Because of the complex ways that central government funds flow to individual local authorities, my office compiles a report each year to present an overview of the level and purposes of the funding provided. In 2021, funding to local authorities from central government sources amounted to a total of €5.77 billion; a decrease of approximately 5% on the €6.08 billion provided in 2020. More than 90% of the central government funding for local authorities came from three sources, namely, Vote 34 - the Local Government Fund and Vote 31 - Transport. Of the total of €5.77 billion central government funding, €2.8 billion was provided to local authorities for housing and regeneration. A further €1.3 billion was provided to local authorities for transport investment.

The committee previously considered the issue of reallocation of voted funds that was not in compliance with the procedures set out in public financial procedures, as outlined in chapter 4. One of the cases referred to in the chapter relates to Vote 34.

In summary, the Department of Housing, Local Government and Heritage reallocated €446 million of 2021 voted funds from subheads where there was underspending to facilitate additional spending in other subheads.

Public financial procedures state that the prior approval of the Department of Public Expenditure and Reform should always be obtained when a reallocation of voted funds is proposed.

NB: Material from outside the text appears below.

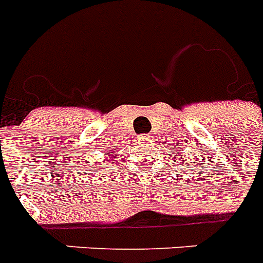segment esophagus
I'll list each match as a JSON object with an SVG mask.
<instances>
[{"instance_id": "obj_1", "label": "esophagus", "mask_w": 263, "mask_h": 263, "mask_svg": "<svg viewBox=\"0 0 263 263\" xmlns=\"http://www.w3.org/2000/svg\"><path fill=\"white\" fill-rule=\"evenodd\" d=\"M140 142L148 143V142H150V138H148V136H142V138H140Z\"/></svg>"}]
</instances>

The Department of Housing, Local Government and Heritage did not have the required prior approval from the Department of Public Expenditure and Reform for €314 million of the transfers during 2021. Subsequently, in July 2022, the Department of Public Expenditure and Reform provided formal sanction for the transfers.

Included in the total reallocated was €310 million to increase the level of Vote funding for the Local Government Fund. This represented an increase of 79% over the Estimate provision amount approved by Dáil Éireann. The Department of Public Expenditure and Reform guidelines indicate that the better approach to transferring the funding would have been to use the Supplementary Estimate process.

Members will recall from last week that I introduced chapter 7, the Housing Agency's revolving acquisitions fund. The money in the fund originated from Vote 34. In brief, our examination found that, even by the revised target date of the end of 2021, there was a significant shortfall in the delivery of residential units through the fund. The examination also found that at the end of 2021, the cash balance of the acquisitions fund was €37.7 million, representing around half of the total fund value. This is indicative of under-utilisation of the fund's resources.